In fact, the resolution states elsewhere, if a Black Party were to be formed first, it would be a major spur for the development of a Labor Party: “The creation of a Negro party running its own candidates would rock the whole political structure to its foundation. … Advocates of a labor break with the old parties would get a bigger and better hearing from the ranks. Thus the creation of a Negro party would benefit not only the Negro but his present and potential allies.”
In the late 1960’s and early ’70s, the SWP broke from the method contained in its 1963 resolution, which consisted in linking the issues of the Black Party and the Labor Party. The struggle for a Black Party became detached from the struggle for independent political action by the working class as a whole.

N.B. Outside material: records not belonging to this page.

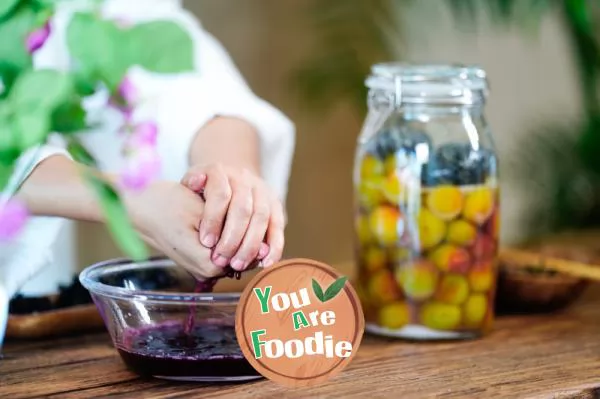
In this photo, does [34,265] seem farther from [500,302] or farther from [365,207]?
[500,302]

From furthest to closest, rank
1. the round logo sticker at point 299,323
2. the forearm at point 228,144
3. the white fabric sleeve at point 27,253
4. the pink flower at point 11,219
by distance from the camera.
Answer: the forearm at point 228,144, the white fabric sleeve at point 27,253, the round logo sticker at point 299,323, the pink flower at point 11,219

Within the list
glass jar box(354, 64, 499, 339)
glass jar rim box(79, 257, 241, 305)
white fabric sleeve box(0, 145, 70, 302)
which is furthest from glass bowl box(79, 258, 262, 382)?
glass jar box(354, 64, 499, 339)

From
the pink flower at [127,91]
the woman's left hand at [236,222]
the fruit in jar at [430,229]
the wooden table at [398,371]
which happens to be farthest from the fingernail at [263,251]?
the pink flower at [127,91]

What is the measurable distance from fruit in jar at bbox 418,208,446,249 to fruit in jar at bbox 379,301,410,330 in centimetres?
6

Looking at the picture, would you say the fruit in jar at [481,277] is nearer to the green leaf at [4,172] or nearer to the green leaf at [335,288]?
the green leaf at [335,288]

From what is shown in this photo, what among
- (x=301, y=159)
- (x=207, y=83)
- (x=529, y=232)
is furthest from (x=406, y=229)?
(x=301, y=159)

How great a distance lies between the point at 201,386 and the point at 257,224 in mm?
136

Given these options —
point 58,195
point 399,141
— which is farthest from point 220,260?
point 399,141

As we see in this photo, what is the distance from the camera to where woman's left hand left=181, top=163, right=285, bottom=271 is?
70 centimetres

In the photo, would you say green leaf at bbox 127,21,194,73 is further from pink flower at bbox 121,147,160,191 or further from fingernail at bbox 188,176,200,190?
fingernail at bbox 188,176,200,190

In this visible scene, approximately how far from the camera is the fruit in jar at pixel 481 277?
86 centimetres

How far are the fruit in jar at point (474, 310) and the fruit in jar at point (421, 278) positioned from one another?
4cm

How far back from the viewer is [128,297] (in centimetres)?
71

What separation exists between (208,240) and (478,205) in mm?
294
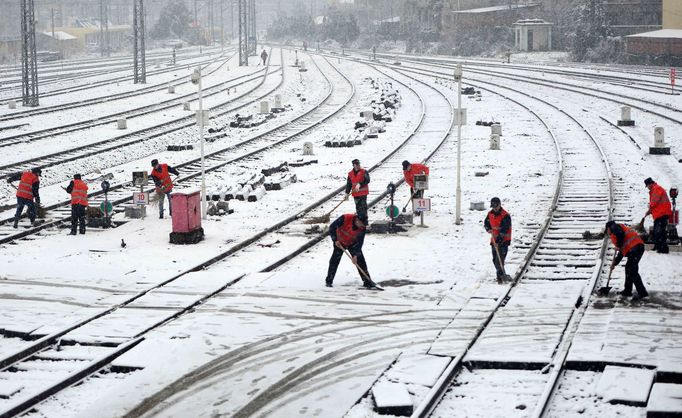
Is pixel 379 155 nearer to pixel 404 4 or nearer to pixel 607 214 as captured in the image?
pixel 607 214

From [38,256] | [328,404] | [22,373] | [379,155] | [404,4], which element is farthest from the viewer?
[404,4]

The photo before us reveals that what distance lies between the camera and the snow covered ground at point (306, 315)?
12.0 m

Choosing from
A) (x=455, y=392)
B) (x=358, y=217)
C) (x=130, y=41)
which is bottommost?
(x=455, y=392)

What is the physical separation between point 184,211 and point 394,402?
33.4 ft

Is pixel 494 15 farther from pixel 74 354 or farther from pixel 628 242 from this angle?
pixel 74 354

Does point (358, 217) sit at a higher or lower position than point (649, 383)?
higher

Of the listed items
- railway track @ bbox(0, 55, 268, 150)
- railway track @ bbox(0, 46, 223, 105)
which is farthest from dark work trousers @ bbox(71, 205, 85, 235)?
railway track @ bbox(0, 46, 223, 105)

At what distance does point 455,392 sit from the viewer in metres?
12.2

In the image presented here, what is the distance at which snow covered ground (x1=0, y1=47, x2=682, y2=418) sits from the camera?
11992 millimetres

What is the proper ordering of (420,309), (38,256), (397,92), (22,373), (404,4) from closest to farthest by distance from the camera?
(22,373) < (420,309) < (38,256) < (397,92) < (404,4)

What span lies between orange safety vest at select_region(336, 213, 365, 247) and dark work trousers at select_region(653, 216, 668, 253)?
5.92 meters

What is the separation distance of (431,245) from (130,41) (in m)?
121

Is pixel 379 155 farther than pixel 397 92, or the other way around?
pixel 397 92

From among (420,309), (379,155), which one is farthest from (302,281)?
(379,155)
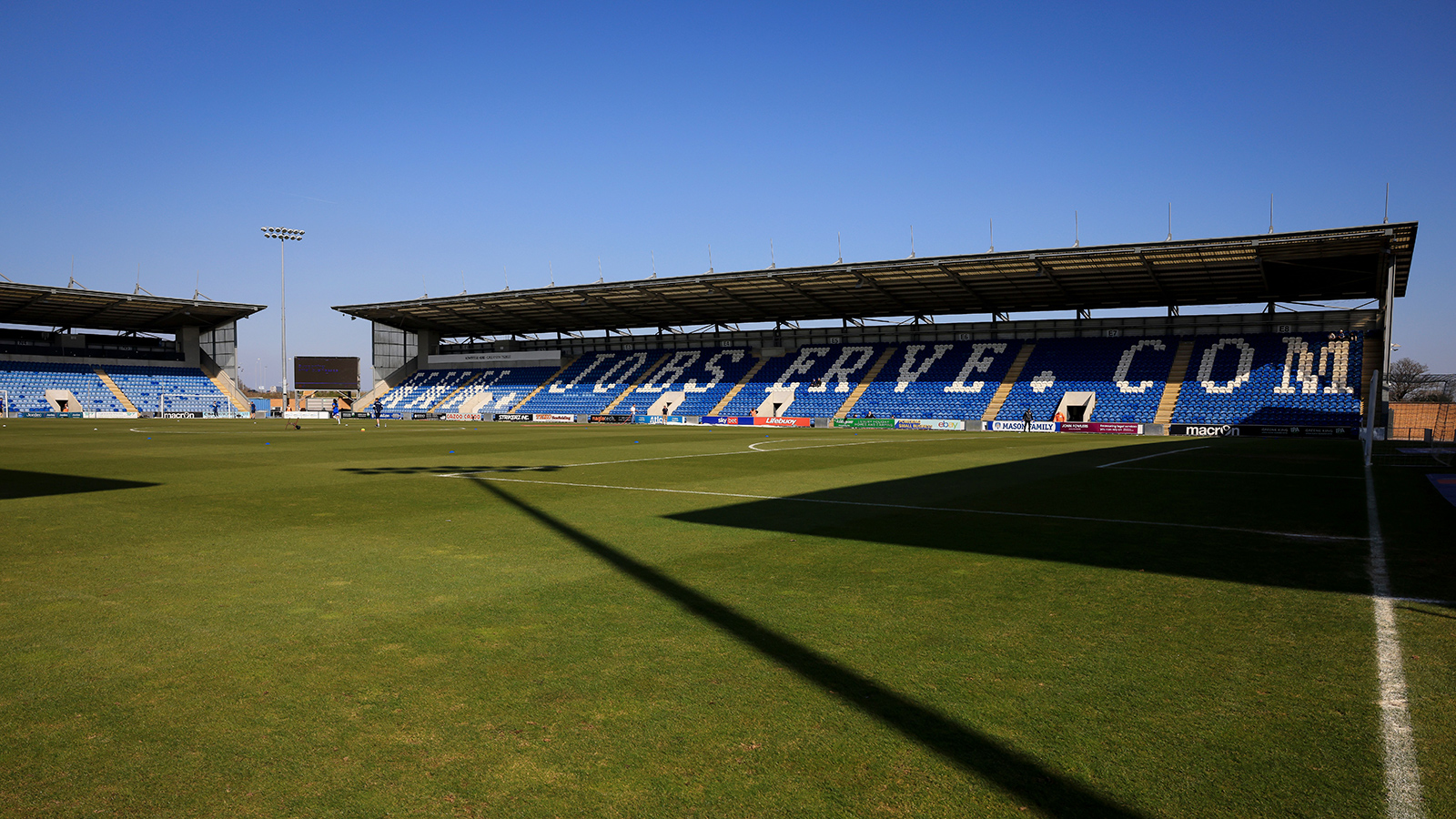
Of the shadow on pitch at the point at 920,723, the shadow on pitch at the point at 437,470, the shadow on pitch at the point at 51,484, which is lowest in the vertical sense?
the shadow on pitch at the point at 920,723

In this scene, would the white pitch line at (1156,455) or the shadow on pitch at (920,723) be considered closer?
the shadow on pitch at (920,723)

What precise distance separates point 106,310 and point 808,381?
57814 millimetres

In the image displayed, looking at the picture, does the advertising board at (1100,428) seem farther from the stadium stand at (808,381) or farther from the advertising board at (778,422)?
the advertising board at (778,422)

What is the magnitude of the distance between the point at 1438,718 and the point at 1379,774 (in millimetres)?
1017

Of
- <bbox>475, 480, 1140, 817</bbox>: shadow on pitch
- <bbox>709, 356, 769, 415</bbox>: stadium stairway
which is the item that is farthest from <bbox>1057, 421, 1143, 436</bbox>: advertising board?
<bbox>475, 480, 1140, 817</bbox>: shadow on pitch

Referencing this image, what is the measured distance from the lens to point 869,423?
49.2 meters

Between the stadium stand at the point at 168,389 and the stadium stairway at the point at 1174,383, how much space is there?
72.8 metres

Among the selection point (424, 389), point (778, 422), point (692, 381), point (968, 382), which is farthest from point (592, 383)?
point (968, 382)

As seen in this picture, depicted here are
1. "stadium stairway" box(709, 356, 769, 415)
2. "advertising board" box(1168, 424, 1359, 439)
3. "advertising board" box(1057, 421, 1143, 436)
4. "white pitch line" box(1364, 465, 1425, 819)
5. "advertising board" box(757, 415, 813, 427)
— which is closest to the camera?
"white pitch line" box(1364, 465, 1425, 819)

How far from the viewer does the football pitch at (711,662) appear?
10.7 feet

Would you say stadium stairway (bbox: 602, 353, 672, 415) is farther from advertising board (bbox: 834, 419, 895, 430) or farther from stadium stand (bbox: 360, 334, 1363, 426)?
advertising board (bbox: 834, 419, 895, 430)

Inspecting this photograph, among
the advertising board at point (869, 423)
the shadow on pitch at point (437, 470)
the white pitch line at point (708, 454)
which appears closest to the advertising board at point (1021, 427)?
the advertising board at point (869, 423)

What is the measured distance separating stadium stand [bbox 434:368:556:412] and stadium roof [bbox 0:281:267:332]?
20711 millimetres

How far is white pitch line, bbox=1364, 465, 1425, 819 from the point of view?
313 centimetres
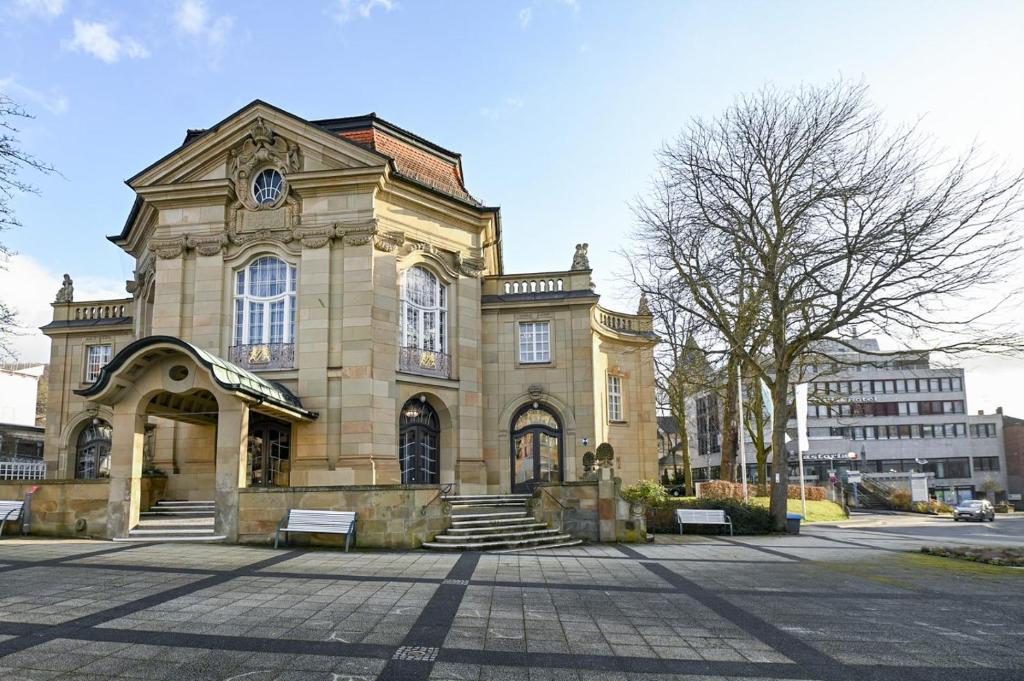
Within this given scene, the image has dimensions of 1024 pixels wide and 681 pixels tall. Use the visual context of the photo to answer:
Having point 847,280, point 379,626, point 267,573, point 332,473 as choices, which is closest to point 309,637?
point 379,626

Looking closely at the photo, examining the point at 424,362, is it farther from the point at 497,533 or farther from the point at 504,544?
the point at 504,544

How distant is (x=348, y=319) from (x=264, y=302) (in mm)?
2961

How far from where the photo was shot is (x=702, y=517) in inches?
846

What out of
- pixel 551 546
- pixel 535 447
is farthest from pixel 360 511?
pixel 535 447

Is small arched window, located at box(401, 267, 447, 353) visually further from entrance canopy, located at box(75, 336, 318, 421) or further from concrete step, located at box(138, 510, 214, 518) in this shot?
concrete step, located at box(138, 510, 214, 518)

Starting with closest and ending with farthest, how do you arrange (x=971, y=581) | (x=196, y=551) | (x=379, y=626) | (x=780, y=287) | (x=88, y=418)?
1. (x=379, y=626)
2. (x=971, y=581)
3. (x=196, y=551)
4. (x=780, y=287)
5. (x=88, y=418)

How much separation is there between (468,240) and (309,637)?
746 inches

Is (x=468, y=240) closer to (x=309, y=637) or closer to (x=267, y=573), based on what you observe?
(x=267, y=573)

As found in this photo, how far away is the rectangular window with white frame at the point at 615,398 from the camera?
27734 mm

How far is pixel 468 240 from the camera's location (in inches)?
969

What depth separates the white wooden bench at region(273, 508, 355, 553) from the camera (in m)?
14.2

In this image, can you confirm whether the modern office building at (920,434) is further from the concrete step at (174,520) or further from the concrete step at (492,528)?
the concrete step at (174,520)

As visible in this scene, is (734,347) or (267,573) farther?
(734,347)

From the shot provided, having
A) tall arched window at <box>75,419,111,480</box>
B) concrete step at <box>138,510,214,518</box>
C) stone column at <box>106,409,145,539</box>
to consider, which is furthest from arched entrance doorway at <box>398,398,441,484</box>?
tall arched window at <box>75,419,111,480</box>
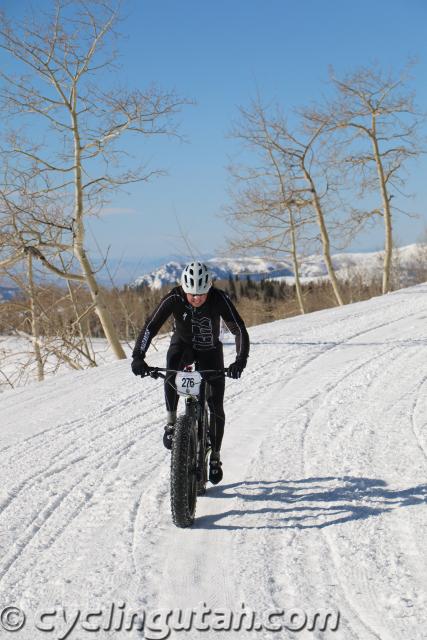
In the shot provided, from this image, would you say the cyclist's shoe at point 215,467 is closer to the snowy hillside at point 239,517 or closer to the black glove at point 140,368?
the snowy hillside at point 239,517

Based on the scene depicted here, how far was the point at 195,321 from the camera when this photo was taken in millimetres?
4855

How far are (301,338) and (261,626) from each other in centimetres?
955

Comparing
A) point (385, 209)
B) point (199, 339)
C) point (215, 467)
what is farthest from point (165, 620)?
point (385, 209)

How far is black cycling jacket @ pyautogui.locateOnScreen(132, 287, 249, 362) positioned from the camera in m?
4.85

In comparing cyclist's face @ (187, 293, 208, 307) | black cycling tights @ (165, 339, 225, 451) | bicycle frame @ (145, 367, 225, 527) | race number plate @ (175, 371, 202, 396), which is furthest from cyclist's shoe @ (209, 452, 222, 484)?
cyclist's face @ (187, 293, 208, 307)

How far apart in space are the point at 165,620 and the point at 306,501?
1.80 m

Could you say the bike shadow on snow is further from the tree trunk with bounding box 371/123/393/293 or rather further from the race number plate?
the tree trunk with bounding box 371/123/393/293

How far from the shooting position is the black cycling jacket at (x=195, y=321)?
4.85 meters

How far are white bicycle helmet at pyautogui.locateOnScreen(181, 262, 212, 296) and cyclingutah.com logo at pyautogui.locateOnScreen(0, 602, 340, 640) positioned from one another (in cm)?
235

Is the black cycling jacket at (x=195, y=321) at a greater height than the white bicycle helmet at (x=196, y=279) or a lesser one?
lesser

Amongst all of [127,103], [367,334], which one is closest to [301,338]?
[367,334]

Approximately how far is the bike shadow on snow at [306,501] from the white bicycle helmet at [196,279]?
1.78 m

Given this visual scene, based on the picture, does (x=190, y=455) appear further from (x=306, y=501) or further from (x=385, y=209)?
(x=385, y=209)

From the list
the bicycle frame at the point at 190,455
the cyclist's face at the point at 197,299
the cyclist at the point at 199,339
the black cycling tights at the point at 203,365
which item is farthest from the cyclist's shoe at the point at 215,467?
the cyclist's face at the point at 197,299
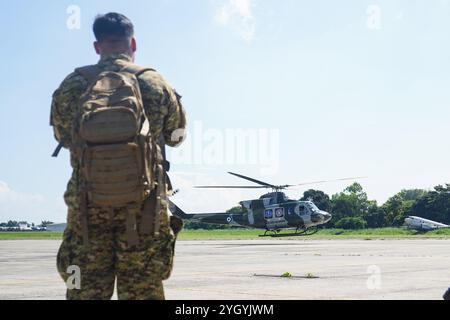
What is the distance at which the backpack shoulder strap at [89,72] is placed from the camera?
4.49m

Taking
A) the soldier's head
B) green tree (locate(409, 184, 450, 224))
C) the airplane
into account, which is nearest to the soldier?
the soldier's head

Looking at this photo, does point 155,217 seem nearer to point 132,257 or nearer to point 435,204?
point 132,257

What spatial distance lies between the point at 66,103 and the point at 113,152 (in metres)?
0.66

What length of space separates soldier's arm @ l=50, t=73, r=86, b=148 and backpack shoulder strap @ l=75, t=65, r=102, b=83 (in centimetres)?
3

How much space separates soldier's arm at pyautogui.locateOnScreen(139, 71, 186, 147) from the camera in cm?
446

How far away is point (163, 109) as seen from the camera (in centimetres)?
451

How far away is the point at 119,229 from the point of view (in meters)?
4.27

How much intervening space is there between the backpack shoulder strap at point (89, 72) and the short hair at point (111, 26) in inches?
8.9

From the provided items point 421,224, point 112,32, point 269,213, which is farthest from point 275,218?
point 112,32

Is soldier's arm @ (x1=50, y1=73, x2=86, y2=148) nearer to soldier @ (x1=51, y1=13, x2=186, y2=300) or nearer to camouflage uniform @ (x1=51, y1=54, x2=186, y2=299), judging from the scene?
soldier @ (x1=51, y1=13, x2=186, y2=300)

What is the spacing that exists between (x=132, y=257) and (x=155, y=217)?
298mm

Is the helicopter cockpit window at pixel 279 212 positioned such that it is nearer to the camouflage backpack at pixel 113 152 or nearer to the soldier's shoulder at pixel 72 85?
the soldier's shoulder at pixel 72 85

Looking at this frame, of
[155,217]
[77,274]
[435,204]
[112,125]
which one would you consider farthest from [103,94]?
[435,204]
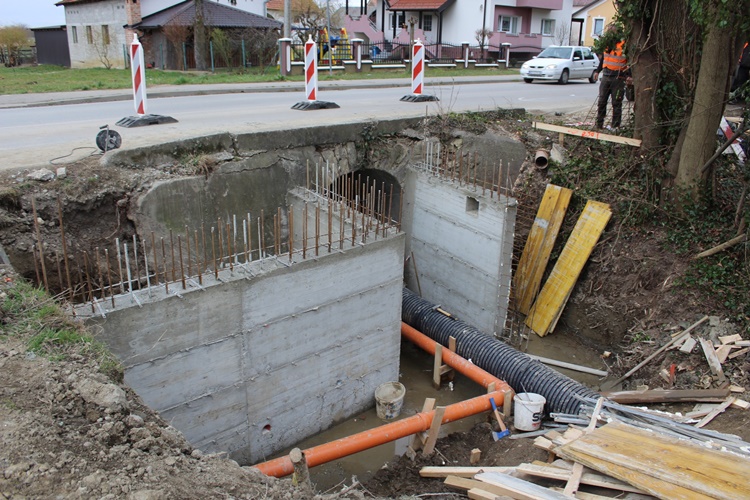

An orientation to the labor movement and to the fight to build a Labor Party based on the unions took a back seat. In its place, as I pointed out above, arose a “sectoralist approach” wherein all the various sectors in political motion at the time were seen as present or potential allies of a Black Party—but not the organized working class as such.
The SWP would later criticize its “sectoralist” approach, referring to it as an impressionistic adaptation to the social movements that were active at the time. This was most clearly spelled out in the SWP’s 1975 resolution—but not all the lessons were drawn concerning how this “sectoralism” had detached the struggle for a Black Party from the struggle for a Labor Party.
One example among many to show the effects of this sectoralist approach on the Black Party orientation is contained in the resolution adopted by the SWP in 1967 titled, “The Case for a Black Party.” That resolution states, in part:
“Once an independent Black Party has the power and acquires the skill to seek and make alliances on its own terms, then it will also be possible to create useful alliances with domestic forces. Among these will be the rebel youth, especially among the students; the antiwar movement; the Spanish-speaking people (Puerto Ricans and Mexican-Americans); the American Indians whose plight has been neglected by almost all the forces in the country; poor white workers; and radical opponents of both capitalism and the trade union bureaucracies. … [T]hose who are enemies of the enemies of Black people at home can become partners on certain issues and for certain stretches of the road, whatever their staying power in the long run.”
Not only is the working class dropped from the picture in the SWP’s 1967 resolution (poor white workers becoming just another sector along with rebel youth and antiwar activists), the understanding that Black equality cannot be attained without a fusion with the working class is also abandoned. This “sectoralist” approach to the Black Party would guide the SWP’s advocacy of and involvement with Black Party movements from that point on—even though a formal rejection of sectoralism was contained in the SWP’s 1975 resolution. The continuity with the method of the 1963 resolution was broken.